The Philosophy Behind Abstraction
Ellie Skelton | 27 March 2017

To define abstraction: the process by which no recognisable elements of the world in which we live exist, and thus contradiction occurs; it is surely incoherent for abstraction to be the cause of something that is not, abstract? Like causes have like effects from which artists must ask themselves… to what extent are we confined within the realms of visual importance that we are now unable to detach ourselves from what we can see? Has abstraction, and the nature of abstract art, become merely a spiritual objective that cannot be actualised by bodily creativity? Can modern day artists reach abstraction?


Wassily Kandinsky, considered the originator of ‘purely’ abstract art, allowed his processes to develop from that of realistic landscape paintings to a focus on line, shape and colour. ‘Squares with Concentric Circles’, 1913, arguably remains Kandinsky’s most famous work and he often used music, in the later stages of his career, as his inspiration and guide when painting, inflicting emotion into his work; the use of yellow, and its importance to Kandinsky, is seen in ‘Squares with Concentric Circles’; a bright dominance create vivacious tones that enhance the “celestial sound” of the blue and enrich the blushing reds. Kandinsky referred to the “celestial sound” in his experimentations regarding the ‘Language of Colour’ from which he argued every colour displayed a particular emotion to him as an artist. By using sound as a stimulus Kandinsky succeeds in not allowing the restrictions of the physical world to dominate his work; instead the subjective nature of music licenses him to become looser and, in doing so, gives his work the suggestion of abstraction.


This route to abstraction is easily understood and interestingly when one studies Kandinsky’s later work, the theme of musical sounds is somewhat obvious in the compositions; extended lines for extended notes, bright blocks of colour presenting perhaps loud noises… although his work steers away from what he can see, it still revolves around the source of its creation. If one is to make the distinction between abstraction and abstract art then it can be concluded that Kandinsky succeeded in his creation of the latter but not to the same extent in the former. However, if no discrepancy is made then, although Kandinsky did indeed steer away from visible incentives, he relied on the feelings established through music to drive his paintings, to which such works like ‘Squares with Concentric Circles’ were derived from. It seems to me that the abstraction which exists within music cannot be translated onto canvas as it inevitably possesses a certain spirituality that, I feel, can only be felt, as opposed to seen.


Piet Mondrian is important to mention in regards to abstract art; his iconic use of primary colours and limited tonal palette make his paintings exquisitely simple. Instead of a rainbow spectrum of colour being a key visual point like Kandinsky, he refrains, instead emphasising the structure and lines of each composition, using only blue, red and yellow to harness such forms. Arguably Mondrian reached new levels in pushing towards ‘pure’ abstraction and to some he indeed surpassed this point.

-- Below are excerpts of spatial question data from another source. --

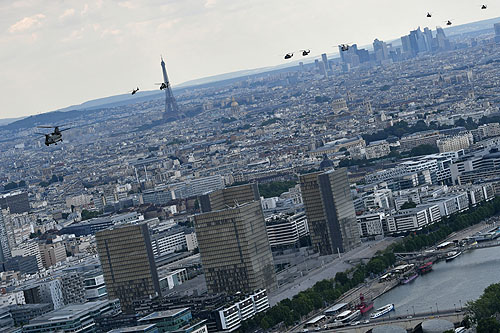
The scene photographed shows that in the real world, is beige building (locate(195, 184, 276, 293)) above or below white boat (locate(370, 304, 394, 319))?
above

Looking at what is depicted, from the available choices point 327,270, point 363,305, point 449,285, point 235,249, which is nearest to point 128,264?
point 235,249

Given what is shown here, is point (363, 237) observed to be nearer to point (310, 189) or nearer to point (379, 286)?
point (310, 189)

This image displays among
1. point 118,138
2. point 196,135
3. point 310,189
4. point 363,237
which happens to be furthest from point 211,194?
point 118,138

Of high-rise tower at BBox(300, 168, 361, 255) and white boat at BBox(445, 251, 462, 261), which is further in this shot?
high-rise tower at BBox(300, 168, 361, 255)

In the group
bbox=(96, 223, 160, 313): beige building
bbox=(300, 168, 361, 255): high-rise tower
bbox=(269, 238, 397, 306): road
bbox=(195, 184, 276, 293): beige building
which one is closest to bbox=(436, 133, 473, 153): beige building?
bbox=(269, 238, 397, 306): road

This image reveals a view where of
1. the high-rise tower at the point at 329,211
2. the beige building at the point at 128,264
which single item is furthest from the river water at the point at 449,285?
the beige building at the point at 128,264

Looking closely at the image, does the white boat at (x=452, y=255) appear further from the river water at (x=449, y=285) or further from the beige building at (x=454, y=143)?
the beige building at (x=454, y=143)

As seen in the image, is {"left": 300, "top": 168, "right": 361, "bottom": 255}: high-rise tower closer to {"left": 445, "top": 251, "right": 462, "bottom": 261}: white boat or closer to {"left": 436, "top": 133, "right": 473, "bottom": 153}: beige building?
{"left": 445, "top": 251, "right": 462, "bottom": 261}: white boat
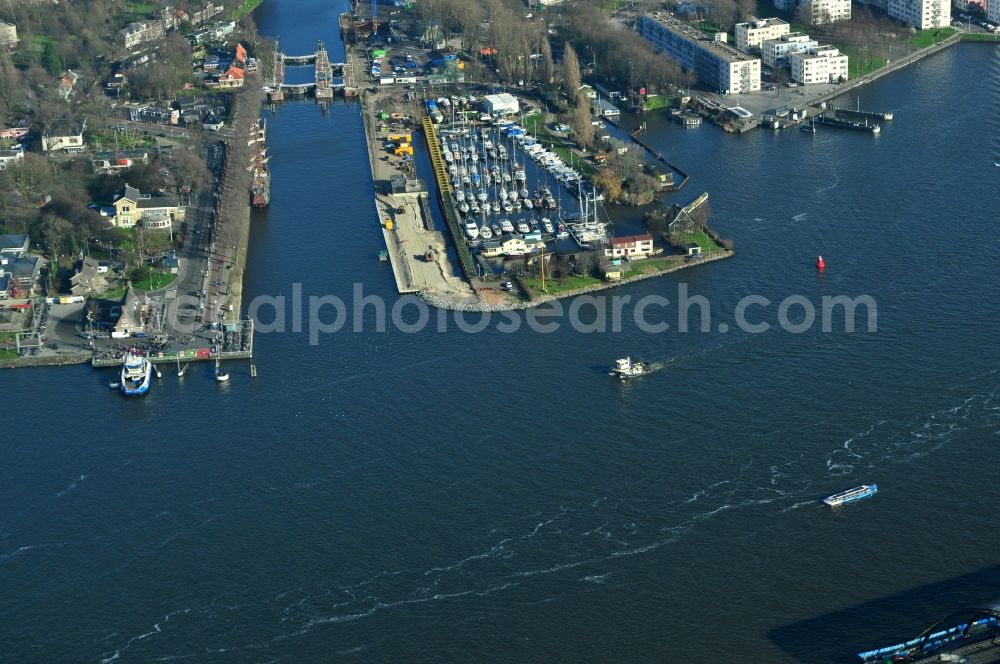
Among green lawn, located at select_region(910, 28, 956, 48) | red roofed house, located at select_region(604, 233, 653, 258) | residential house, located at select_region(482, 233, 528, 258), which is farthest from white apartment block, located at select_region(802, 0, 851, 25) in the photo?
residential house, located at select_region(482, 233, 528, 258)

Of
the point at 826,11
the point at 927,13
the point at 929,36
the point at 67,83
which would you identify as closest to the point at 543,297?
the point at 67,83

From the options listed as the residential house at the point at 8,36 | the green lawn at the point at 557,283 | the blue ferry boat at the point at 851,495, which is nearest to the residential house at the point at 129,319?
the green lawn at the point at 557,283

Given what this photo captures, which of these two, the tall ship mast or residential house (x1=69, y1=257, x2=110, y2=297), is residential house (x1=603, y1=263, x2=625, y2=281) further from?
residential house (x1=69, y1=257, x2=110, y2=297)

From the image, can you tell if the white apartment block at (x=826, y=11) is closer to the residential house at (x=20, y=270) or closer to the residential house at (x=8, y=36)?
the residential house at (x=8, y=36)

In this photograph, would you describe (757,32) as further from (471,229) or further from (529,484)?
(529,484)

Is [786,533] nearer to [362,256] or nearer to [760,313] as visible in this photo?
[760,313]

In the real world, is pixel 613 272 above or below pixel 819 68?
below
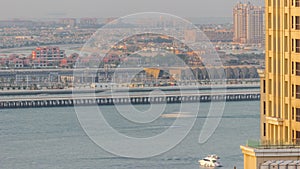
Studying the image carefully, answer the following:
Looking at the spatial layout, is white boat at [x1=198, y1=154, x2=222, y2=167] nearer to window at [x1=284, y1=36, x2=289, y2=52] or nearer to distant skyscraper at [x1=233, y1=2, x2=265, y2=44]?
window at [x1=284, y1=36, x2=289, y2=52]

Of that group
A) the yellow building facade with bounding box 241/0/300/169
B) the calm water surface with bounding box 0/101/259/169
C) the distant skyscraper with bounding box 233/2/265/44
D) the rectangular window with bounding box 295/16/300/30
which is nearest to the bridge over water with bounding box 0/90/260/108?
the calm water surface with bounding box 0/101/259/169

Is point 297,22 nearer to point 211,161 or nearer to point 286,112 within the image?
point 286,112

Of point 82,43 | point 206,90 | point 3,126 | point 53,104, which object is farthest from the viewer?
point 82,43

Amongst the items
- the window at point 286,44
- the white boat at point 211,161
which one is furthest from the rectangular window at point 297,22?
the white boat at point 211,161

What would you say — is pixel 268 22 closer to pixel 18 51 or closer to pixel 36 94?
pixel 36 94

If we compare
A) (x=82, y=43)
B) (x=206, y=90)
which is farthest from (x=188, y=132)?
(x=82, y=43)

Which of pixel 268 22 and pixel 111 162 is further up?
pixel 268 22

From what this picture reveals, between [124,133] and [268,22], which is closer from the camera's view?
[268,22]

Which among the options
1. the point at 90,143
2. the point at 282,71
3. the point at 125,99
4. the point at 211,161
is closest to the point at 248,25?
the point at 125,99
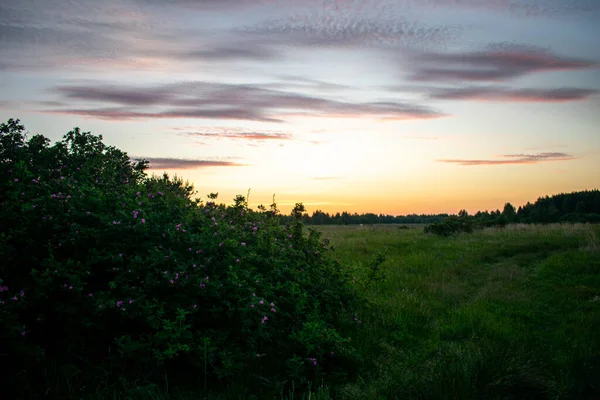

His paintings endeavoured to represent the two essential opposing forces: the positive and the negative. A dynamic balance, which can be seen in his compositions, reflect what he saw as the universal balance of forces and thus link with his choice of using only the rudimentary three colours. However, his paintings still consist of identifiable shapes, and, in an attempt to reveal the basic forces of the universe, he created a collection of basic forms which display no hint of such mystical resistances.

Certainly, Mondrian’s spiritual journey remains evident throughout his work, which should be seen as search of knowledge.


"I don't want pictures, I want to find things out”


Through this quote one can establish that, for Mondrian, the importance lay, not in each finish composition, but in the means by which such artworks were reached. This belief suggests a different perspective; perhaps any aims to exceed abstraction through art will only blind an artist from finding knowledge and truth. It is ironic that Mondrian, who was not so bothered about abstraction, that he perhaps came closest to reaching it.


The third artist to mention is Mark Rothko, who sought to explore subjects other than rural and urban scenes; instead he, like his predecessors, balanced his growing concern with form, space and colour, with mythology. Rothko’s principle philosophical influence, along with Freud and Jung, was Friedrich Nietzsche, who facilitated belief that his art could free unconscious energies previously liberated by mythological images, symbols, and ritual; in short, Rothko’s abstract oil paintings served as a way of escaping reality and coming to exist in a spiritual realm for the viewer. Rothko also stopped donating names to his work as he felt it led to the imaginings of the observer being limited to the confines of such a title, in the same way that I believe artists have become too reliant on physical forms, from which to create art.


The extent of philosophical thought behind art in general can never be known exactly, as the majority of it exists subconsciously. It is no doubt that spirituality is the key to creating abstraction, as well as the ability to look beyond ‘looking’ which could very well be impossible. I feel abstraction is ultimately a sense that cannot be harnessed with any sort of natural medium. However, in saying this, I would make a distinction, like Mondrian does, between the process of creating art and art itself; one is neither more or less important that the other, but, if one refers to abstraction as a means of expression and inspired communication, eventually, without the initial pursuit of expression, there would be no expression at all.